(抜粋文):
彼は2本の椿が1本に交わる光景を見ながら、不思議な縁を感じていたはずだ。資生堂が初めて店舗を構えた地が銀座「出雲町」であったこと、明治や大正の頃に「花椿」の香油と香水が大ヒットしたこと、それを受けて自身が「花椿マーク」をデザインし、それがまさに2本の椿の花や葉を描いたものであったこと。
「やはり資生堂と出雲、花椿は切っても切れないご縁がある」そう感じたに違いない。そしてこれ以後、資生堂は出雲との関わりを深め、破竹の勢いで日本の化粧品事業をけん引していくこととなる。
こうしたきっかけとなったのが、資生堂初の香水「花椿(1917)」だ。

(課題):
上の抜粋文によると、資生堂が初めて店舗を構えた地はどこですか。

(空間に関する問題集の資料):
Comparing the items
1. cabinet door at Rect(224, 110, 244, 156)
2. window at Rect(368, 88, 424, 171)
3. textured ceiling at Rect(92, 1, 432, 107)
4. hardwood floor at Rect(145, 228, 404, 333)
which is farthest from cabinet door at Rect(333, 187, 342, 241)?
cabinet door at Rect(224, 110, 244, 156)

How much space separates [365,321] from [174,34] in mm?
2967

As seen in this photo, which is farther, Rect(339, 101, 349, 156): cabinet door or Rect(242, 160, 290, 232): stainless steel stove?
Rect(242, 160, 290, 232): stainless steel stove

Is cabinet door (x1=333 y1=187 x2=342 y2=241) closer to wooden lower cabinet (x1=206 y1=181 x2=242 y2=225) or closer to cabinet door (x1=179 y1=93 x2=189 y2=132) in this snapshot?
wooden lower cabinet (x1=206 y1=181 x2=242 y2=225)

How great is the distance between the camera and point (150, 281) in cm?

(解答):
銀座「出雲町」です。